**Excerpt provided:**

About Parnell Square

Nos. 23 to 28 Parnell Square North. Image © Dublin City Council

Nos. 23 to 28 Parnell Square North. Image © Dublin City Council

Parnell Square, at the northern end of the ‘Civic Spine’ running from the Square along O’Connell Street and Dame Street to Christchurch, is the traditional starting point for all of the most important processions and parades in the city.  It is the earliest, and regarded by many as the finest, of Dublin’s Georgian Squares. Its significance in Dublin’s history predates the Georgian period. Previous excavations have uncovered burials believed to be from the battle of Clontarf in 1014.

 

PARNELL SQUARE HISTORY

In 1748 Dr. Bartholomew Mosse leased four acres and one rood on the north side of Great Britain Street to erect a Lying –In Hospital on a larger scale than the hospital he had opened on the south side of the city in George’s Lane in 1745. The new maternity hospital, which opened in 1757, was originally built for lying-in patients, but developed into a much larger institution. The main source of funding for the hospital was provided by the ‘New Gardens’, developed by 1750, with orchestra, bowling green and other amusements.

**Extracted data:**
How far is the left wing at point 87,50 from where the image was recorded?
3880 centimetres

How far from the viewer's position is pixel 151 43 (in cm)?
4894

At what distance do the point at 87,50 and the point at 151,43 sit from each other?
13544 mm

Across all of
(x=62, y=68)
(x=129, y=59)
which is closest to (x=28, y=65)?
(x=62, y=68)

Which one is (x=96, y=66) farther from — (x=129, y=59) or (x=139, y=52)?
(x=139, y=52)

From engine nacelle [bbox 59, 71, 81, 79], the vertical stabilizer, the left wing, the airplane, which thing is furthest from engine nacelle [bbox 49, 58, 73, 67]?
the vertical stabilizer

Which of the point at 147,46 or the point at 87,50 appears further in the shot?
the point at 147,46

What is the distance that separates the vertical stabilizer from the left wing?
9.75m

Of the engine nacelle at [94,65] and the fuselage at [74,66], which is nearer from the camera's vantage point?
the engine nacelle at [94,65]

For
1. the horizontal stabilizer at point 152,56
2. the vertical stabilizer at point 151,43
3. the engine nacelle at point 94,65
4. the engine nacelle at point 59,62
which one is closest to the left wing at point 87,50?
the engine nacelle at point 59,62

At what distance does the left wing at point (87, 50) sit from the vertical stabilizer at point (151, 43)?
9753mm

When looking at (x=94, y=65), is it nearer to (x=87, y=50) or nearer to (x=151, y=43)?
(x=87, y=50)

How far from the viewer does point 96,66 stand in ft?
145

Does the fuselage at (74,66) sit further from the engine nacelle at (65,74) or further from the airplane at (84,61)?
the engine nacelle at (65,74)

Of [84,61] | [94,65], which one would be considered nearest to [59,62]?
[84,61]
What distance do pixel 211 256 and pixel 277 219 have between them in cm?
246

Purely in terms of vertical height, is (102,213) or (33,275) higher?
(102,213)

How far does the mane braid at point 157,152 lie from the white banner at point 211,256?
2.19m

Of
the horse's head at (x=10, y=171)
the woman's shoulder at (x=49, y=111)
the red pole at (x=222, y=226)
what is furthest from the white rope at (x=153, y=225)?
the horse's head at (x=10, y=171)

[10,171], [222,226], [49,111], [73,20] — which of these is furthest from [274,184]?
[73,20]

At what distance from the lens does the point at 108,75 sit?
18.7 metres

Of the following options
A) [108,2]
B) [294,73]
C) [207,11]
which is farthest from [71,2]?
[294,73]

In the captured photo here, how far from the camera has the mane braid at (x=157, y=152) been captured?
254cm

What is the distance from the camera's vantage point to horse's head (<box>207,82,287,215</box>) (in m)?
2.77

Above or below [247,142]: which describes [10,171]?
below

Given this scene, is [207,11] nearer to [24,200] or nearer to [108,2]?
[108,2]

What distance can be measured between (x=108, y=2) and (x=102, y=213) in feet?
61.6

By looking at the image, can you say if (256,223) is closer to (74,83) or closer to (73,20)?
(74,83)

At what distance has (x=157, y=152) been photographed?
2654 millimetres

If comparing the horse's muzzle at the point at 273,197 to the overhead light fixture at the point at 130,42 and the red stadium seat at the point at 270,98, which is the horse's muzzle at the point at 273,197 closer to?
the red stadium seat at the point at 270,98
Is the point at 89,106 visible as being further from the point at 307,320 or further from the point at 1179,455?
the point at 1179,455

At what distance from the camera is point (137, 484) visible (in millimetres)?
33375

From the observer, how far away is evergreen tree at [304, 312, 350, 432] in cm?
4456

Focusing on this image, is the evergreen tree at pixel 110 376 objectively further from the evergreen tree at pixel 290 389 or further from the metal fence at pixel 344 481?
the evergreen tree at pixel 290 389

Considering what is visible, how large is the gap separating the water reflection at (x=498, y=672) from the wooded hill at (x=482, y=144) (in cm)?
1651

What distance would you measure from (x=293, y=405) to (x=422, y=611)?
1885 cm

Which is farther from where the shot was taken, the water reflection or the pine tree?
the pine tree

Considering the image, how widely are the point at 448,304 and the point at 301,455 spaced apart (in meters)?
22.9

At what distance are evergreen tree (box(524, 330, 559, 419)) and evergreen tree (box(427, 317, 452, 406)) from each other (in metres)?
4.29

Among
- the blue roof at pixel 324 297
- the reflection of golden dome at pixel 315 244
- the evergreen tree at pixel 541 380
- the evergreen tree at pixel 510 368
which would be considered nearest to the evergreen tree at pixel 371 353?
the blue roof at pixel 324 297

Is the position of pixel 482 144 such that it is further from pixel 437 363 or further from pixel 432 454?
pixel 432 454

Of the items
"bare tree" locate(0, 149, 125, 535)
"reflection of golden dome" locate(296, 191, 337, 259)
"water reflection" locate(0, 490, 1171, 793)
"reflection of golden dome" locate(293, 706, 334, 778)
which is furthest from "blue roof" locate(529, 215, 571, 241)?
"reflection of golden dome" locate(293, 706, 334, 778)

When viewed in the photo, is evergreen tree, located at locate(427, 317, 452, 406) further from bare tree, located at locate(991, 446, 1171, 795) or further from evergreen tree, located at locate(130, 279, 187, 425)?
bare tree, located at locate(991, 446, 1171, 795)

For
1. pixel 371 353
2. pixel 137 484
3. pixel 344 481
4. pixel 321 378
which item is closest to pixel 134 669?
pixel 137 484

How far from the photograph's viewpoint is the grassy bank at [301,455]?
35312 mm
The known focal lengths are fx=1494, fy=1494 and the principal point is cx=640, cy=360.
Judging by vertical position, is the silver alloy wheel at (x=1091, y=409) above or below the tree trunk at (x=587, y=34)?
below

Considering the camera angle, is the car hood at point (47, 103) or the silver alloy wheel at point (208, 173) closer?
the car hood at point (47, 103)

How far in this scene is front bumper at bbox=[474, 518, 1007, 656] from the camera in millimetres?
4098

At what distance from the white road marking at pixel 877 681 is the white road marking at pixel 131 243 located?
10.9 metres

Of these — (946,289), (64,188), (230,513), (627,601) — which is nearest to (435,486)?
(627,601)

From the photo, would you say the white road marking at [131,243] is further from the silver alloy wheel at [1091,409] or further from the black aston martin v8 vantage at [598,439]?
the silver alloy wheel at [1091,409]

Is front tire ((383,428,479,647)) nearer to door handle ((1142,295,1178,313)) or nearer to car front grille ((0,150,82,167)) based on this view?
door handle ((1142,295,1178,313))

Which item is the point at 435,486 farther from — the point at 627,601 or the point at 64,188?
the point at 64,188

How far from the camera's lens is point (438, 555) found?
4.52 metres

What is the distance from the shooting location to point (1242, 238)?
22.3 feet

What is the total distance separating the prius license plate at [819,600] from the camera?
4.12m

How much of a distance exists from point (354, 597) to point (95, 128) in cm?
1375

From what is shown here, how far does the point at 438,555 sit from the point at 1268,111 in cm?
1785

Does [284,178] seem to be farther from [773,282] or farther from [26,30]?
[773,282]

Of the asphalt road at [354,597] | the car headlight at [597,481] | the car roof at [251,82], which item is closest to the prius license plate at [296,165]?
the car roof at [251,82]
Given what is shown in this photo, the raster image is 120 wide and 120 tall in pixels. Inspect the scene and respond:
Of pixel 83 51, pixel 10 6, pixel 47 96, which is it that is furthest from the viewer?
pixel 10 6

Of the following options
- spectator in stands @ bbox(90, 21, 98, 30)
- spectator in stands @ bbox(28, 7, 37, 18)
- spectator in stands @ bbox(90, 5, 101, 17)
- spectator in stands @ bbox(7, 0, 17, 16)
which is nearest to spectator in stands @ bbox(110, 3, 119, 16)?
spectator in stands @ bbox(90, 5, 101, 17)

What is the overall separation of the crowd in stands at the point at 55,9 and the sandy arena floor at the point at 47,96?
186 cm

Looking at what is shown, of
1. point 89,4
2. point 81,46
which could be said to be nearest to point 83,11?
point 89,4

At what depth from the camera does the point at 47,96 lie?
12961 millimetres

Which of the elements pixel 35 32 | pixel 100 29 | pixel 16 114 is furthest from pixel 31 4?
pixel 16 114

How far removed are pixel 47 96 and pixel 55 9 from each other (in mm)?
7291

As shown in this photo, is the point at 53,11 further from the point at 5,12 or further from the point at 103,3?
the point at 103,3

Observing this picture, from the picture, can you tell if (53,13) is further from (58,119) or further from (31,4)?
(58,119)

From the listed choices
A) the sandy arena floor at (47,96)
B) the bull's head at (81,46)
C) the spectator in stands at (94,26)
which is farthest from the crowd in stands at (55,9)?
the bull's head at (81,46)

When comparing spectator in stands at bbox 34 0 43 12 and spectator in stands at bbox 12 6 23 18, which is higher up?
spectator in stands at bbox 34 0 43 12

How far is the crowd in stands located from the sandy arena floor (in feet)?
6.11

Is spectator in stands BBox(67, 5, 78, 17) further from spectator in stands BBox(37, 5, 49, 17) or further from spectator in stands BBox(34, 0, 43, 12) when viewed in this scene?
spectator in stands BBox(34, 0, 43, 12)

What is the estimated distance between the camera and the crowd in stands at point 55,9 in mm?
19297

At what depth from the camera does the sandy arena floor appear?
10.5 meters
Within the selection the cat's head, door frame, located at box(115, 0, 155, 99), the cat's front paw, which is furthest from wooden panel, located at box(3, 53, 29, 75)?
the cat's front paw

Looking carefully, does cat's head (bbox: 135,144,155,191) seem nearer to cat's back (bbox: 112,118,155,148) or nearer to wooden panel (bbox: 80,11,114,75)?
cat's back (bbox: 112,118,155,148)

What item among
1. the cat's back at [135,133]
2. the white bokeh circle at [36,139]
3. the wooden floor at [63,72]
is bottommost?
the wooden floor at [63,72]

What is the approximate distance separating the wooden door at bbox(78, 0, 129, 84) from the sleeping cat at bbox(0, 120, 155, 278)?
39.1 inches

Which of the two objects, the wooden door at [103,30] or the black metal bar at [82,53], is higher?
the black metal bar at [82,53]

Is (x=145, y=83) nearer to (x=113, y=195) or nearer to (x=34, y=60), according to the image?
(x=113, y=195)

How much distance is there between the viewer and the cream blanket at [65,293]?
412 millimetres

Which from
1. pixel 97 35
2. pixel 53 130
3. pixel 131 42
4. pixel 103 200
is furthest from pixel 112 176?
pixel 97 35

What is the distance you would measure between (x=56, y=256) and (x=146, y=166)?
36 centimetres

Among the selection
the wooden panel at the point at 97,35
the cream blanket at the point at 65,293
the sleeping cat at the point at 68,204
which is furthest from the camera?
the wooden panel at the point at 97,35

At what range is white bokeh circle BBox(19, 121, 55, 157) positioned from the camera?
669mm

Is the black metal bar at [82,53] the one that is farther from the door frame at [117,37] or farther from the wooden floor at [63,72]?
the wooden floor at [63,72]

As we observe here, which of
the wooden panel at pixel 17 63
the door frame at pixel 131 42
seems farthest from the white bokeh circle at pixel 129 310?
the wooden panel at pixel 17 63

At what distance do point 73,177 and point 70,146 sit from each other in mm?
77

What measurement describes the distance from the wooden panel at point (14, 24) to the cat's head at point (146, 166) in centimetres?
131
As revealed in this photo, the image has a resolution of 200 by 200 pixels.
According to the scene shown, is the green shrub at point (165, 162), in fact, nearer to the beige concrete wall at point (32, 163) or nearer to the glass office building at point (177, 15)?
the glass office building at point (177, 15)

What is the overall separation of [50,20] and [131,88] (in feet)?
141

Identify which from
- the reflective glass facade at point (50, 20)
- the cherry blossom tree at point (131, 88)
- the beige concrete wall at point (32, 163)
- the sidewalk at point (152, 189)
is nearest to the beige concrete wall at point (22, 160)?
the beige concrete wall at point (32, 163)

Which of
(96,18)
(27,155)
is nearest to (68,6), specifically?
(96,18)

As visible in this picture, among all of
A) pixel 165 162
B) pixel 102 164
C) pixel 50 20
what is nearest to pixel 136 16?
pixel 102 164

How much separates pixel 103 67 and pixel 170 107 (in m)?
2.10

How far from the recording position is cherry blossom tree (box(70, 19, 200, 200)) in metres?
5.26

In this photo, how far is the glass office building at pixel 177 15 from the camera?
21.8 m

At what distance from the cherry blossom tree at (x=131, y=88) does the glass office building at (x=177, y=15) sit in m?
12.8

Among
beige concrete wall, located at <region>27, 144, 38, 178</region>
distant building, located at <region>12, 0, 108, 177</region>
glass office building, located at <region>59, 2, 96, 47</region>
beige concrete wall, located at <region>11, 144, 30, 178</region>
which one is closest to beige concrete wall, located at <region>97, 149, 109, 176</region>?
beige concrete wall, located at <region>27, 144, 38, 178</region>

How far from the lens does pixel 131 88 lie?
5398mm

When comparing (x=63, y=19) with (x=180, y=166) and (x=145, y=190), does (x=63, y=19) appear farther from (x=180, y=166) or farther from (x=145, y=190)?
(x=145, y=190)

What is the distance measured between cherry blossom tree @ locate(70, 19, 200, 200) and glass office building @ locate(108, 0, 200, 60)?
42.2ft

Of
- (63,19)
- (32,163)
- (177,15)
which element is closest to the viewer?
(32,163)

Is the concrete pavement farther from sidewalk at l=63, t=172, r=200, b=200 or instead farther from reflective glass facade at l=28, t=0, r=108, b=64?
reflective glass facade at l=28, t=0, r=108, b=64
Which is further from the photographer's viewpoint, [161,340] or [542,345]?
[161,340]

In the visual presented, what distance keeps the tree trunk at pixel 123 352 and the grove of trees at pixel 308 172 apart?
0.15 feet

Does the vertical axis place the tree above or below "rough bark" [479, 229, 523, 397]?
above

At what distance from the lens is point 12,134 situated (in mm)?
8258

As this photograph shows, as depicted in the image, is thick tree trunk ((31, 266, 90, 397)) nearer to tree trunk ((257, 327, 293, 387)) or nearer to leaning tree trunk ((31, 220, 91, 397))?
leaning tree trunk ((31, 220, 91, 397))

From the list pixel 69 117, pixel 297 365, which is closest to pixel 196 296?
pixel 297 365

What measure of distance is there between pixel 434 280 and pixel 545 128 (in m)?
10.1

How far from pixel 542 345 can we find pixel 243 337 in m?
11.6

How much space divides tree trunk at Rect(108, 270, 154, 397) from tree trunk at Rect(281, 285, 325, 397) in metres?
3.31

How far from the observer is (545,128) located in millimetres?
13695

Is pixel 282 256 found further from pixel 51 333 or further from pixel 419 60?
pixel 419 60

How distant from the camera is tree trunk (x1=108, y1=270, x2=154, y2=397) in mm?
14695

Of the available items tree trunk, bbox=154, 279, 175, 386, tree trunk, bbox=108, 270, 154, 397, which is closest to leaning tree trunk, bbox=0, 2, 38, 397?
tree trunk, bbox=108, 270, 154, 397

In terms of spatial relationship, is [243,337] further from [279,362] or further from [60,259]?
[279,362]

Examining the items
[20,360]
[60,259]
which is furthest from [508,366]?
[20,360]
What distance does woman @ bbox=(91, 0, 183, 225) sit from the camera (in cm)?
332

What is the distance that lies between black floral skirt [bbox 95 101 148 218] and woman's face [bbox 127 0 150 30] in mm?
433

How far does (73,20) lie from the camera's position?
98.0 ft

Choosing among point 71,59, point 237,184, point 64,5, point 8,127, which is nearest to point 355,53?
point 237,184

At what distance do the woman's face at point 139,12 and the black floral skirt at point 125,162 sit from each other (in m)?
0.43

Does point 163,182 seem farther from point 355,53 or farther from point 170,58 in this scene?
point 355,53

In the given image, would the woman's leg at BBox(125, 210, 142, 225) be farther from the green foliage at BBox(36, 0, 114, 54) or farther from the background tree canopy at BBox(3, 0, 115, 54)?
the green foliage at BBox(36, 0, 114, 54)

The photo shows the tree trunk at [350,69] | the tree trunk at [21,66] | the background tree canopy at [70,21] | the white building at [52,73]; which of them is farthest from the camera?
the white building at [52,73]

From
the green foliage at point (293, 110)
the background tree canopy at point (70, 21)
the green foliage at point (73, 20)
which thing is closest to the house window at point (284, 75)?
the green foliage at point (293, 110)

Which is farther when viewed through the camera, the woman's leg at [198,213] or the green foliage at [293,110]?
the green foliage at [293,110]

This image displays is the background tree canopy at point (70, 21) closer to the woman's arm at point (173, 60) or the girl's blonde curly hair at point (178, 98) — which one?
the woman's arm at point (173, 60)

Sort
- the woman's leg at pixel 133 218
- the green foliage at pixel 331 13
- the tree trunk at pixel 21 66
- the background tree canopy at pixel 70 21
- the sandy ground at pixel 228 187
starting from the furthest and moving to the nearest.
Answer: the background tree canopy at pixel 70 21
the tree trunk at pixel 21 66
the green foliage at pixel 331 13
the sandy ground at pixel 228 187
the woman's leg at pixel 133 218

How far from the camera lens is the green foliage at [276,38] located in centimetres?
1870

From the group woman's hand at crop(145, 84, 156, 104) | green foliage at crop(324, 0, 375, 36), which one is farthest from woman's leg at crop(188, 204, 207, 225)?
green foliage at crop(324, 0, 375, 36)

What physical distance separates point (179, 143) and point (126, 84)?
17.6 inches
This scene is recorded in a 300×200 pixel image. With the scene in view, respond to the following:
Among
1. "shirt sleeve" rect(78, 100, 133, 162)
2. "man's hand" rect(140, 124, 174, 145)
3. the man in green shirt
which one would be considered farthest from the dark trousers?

**Assignment:**
According to the text about Parnell Square, in what year did the new maternity hospital open? The records above are separate material, unrelated to the text about Parnell Square.

**Task output:**
1757